As I walk to the car, insulated from the terrible wind and cold, it comes to me like a chyron at the bottom of a tv screen. What was such weather like for people in concentration camps? How did they endure the unspeakable cold dressed only in pajamas and wooden clogs? How did they tolerate standing in the cold every day as the SS guards did the daily count? 

When I read survivors’ accounts, it’s not as if they have a simple answer to the question, “How did you survive the concentration camps? How did you persevere? What was your secret?” They simply did whatever they could to stay alive. The angel of Death was so present in every second of every day. I doubt many believed that they would make it.

 To be fair to the survivors and to the ones who did not survive, bravery and courage didn’t have much at all to do with it. The simple fact is that, for so many survivors of the camps, it was all about luck. Sure, we know that victims did better when they had someone else to depend on. Two people scrounging for food, looking to grab an extra blanket from someone who had just died, and just looking out for each other was very powerful, and more efficient than being on one’s own. It also helped, according to survivors with whom I’ve spoken over the years, to have a friend who could remind you that you were still a human.

 With the capriciousness of every moment, just being in the right place at the right time was crucial. Which, of course, could not generally be planned for at all. An angry or bored SS officer could just as easily shoot someone standing in a line as he could walk right by them. One could get assigned a very dangerous work detail – or pick up stones from a field.

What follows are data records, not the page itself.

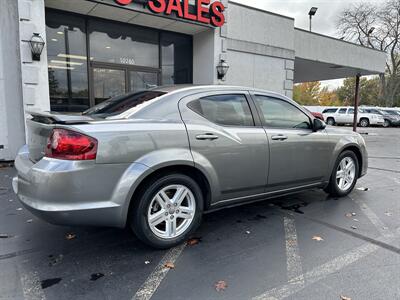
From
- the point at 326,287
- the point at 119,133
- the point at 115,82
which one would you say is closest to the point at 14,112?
the point at 115,82

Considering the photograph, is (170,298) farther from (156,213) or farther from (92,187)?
(92,187)

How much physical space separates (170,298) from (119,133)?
139 cm

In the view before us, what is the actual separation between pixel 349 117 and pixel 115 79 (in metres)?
23.4

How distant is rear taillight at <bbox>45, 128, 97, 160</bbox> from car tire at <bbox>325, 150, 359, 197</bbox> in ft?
11.3

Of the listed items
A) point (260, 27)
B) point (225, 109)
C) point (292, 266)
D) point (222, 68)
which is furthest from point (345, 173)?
point (260, 27)

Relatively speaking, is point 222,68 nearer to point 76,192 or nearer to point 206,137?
point 206,137

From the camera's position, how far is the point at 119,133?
108 inches

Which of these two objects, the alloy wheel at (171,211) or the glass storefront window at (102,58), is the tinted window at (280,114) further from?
the glass storefront window at (102,58)

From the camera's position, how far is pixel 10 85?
719 centimetres

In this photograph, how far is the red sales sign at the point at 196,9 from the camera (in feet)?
26.2

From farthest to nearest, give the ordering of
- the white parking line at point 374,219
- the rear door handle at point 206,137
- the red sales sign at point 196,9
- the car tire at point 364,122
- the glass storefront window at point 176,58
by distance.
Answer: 1. the car tire at point 364,122
2. the glass storefront window at point 176,58
3. the red sales sign at point 196,9
4. the white parking line at point 374,219
5. the rear door handle at point 206,137

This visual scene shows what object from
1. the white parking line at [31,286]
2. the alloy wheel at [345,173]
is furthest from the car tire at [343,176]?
the white parking line at [31,286]

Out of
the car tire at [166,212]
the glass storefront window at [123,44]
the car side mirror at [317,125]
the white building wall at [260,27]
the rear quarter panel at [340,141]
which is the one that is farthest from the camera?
the white building wall at [260,27]

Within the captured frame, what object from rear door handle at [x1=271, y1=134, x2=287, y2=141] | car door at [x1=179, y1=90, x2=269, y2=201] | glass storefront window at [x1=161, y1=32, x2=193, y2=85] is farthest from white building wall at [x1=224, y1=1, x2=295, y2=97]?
car door at [x1=179, y1=90, x2=269, y2=201]
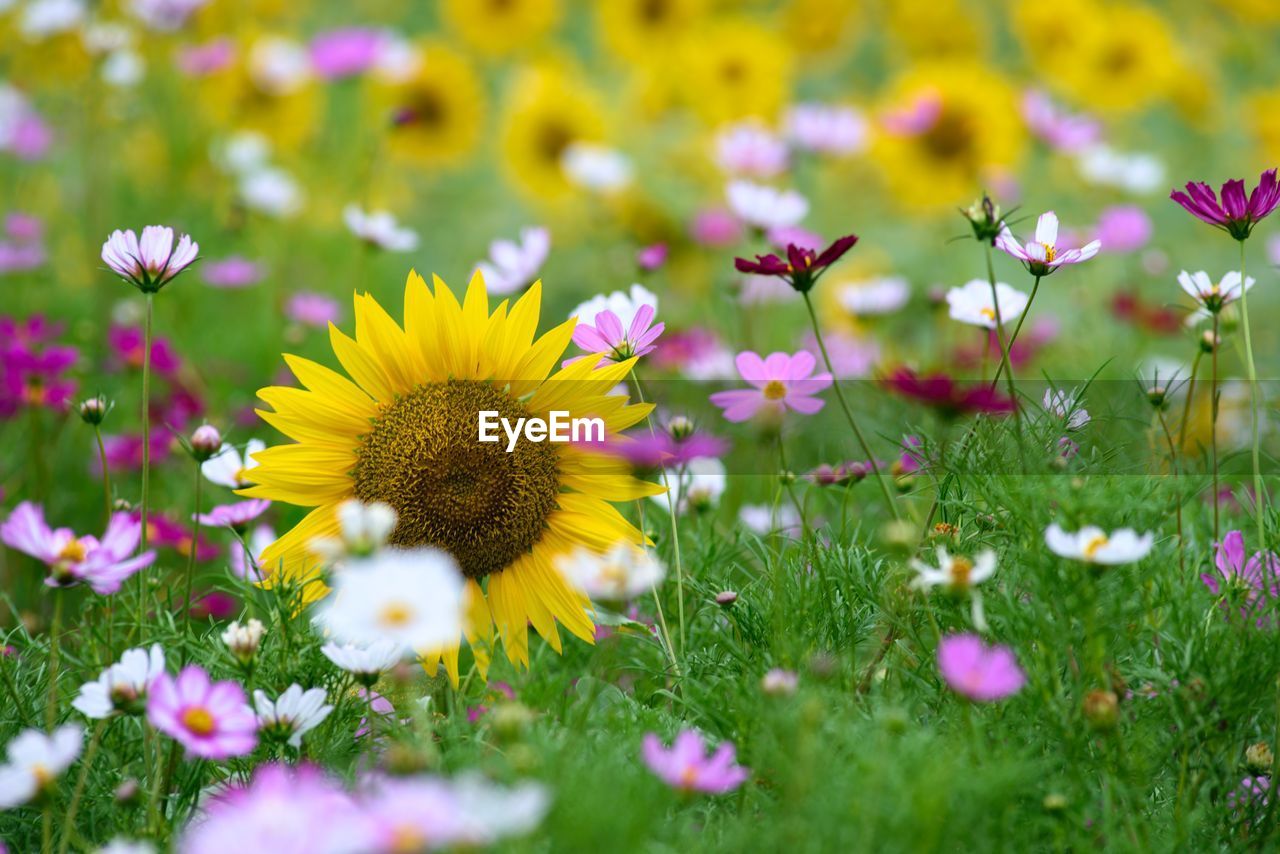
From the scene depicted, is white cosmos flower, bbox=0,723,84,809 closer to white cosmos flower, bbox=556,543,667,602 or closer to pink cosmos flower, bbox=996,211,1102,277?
white cosmos flower, bbox=556,543,667,602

Life was reduced to the most basic elements: stay warm, quietly obey orders, keep your eyes down, eat whatever you could find, keep moving. There was no moral order, no organizing principle beyond the imperative to keep breathing. 

As I reflect on the insufferable, detestable ordeals of our people during the Holocaust, I inevitably absorb these moments of horror, and I wonder: what would’ve happened to me? Would I – could I – have ever survived such unmitigated privation? I can’t imagine surviving a week in a concentration camp. Not to mention that so many people of my age were gassed right away. But in fact, the randomness of life and death, particularly in the camps, makes such speculation specious. Who in their right mind could ever imagine surviving in Hell? 

This much I know. I have been blessed in my life to know many survivors who came to this country, injured, traumatized, orphaned, alone. Some, like my father, were permanently damaged by their wartime experience of death and cruelty and loss. Others, who experienced far worse torture and pain than my father, ended up able to build a new life, despite it all. Such people have proven to me that it is actually possible for humans to move through deepest darkness and not succumb to the night. 

We officially remember the Holocaust on Yom HaShoah. But unofficially, there are those of us who think of the Holocaust every day. Because of the weather. Because we see smoke stacks. Because we hear a story. Because the Holocaust opened a wound the size of 6 million people. Because it’s testimony. Because the Holocaust is our story, a story that still reverberates across time.